------ Dataset entries

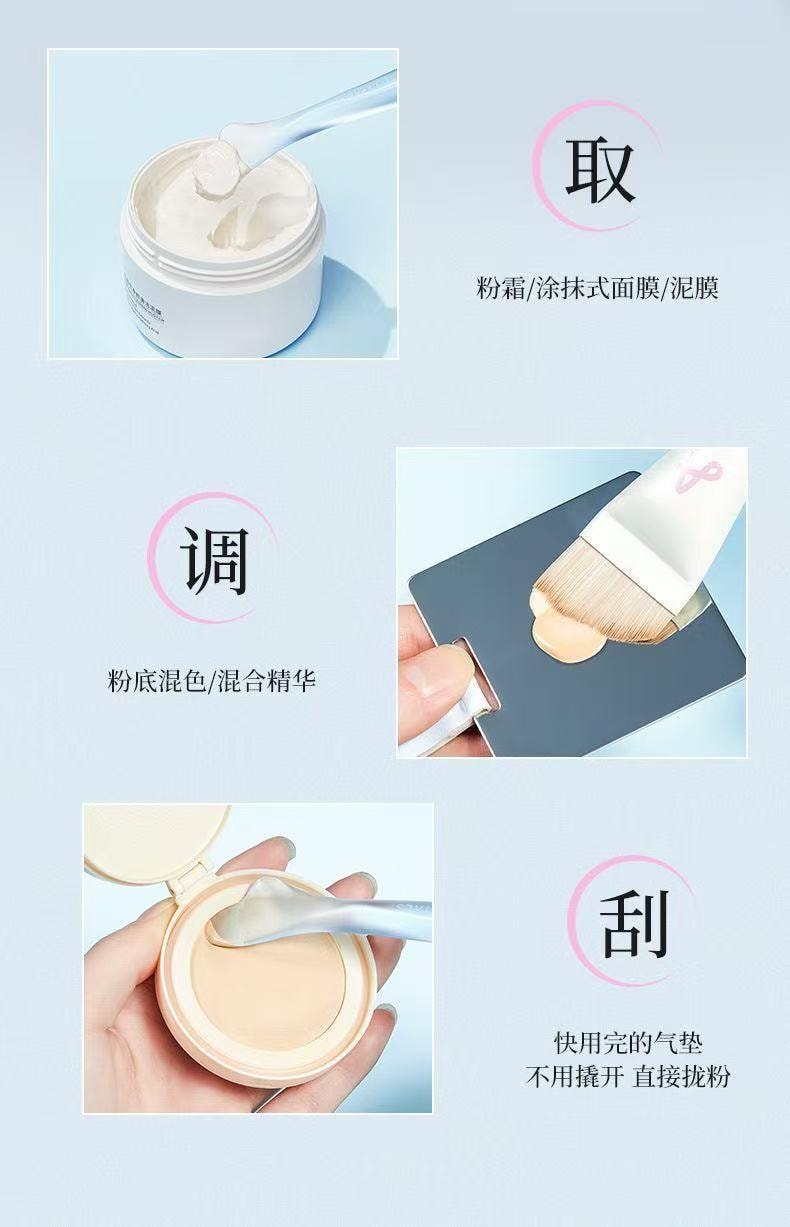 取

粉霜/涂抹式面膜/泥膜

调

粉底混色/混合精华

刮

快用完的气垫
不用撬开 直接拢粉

------------
------ Dataset entries

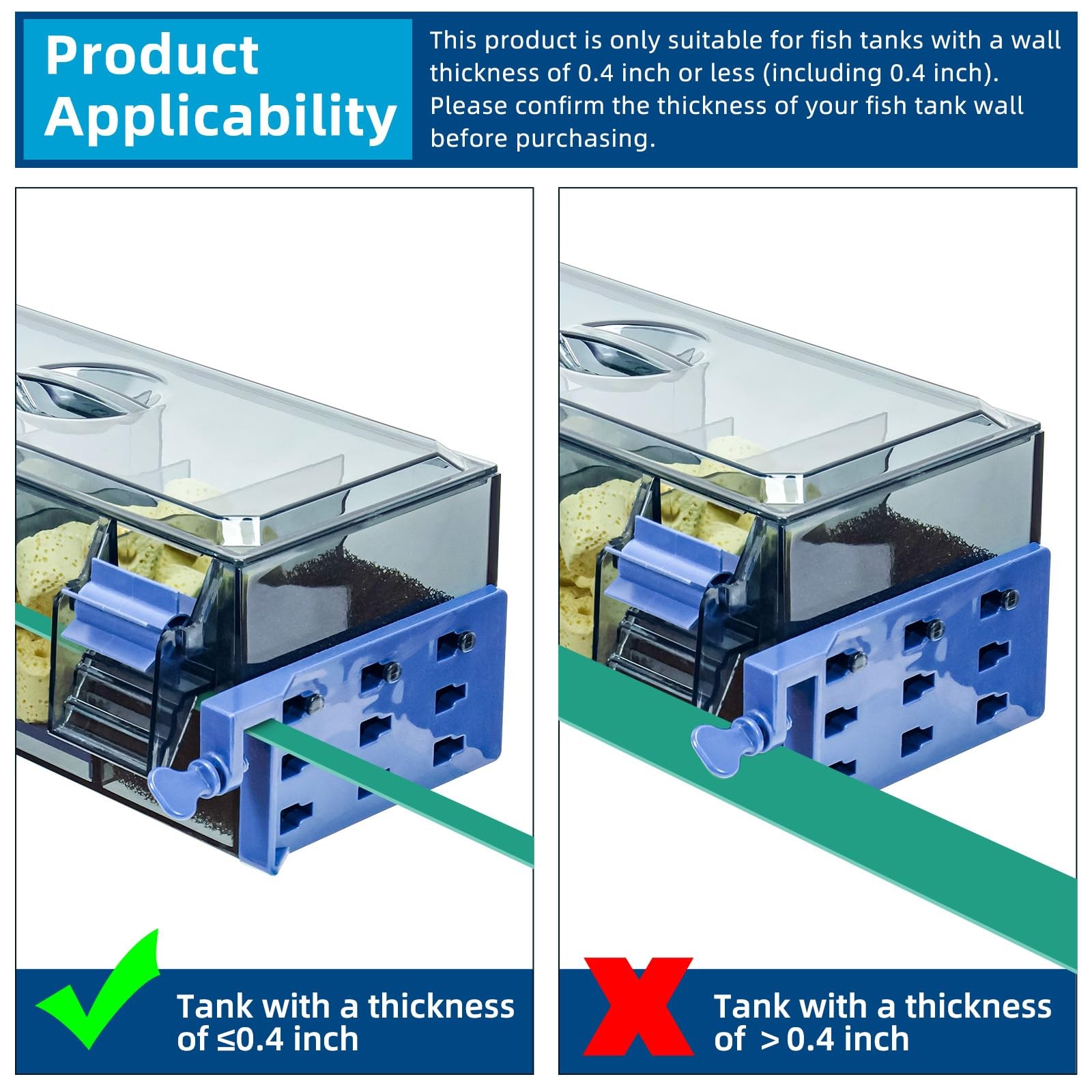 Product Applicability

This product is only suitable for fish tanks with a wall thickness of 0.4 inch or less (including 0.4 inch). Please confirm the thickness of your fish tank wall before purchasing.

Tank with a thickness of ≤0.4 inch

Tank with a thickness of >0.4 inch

------------

* [About this task]: Copy out only the lines of the records above from the one with "Tank with a thickness of ≤0.4 inch" through the one with "Tank with a thickness of >0.4 inch", exactly as they stand, both included.

* [Result]:
Tank with a thickness of ≤0.4 inch

Tank with a thickness of >0.4 inch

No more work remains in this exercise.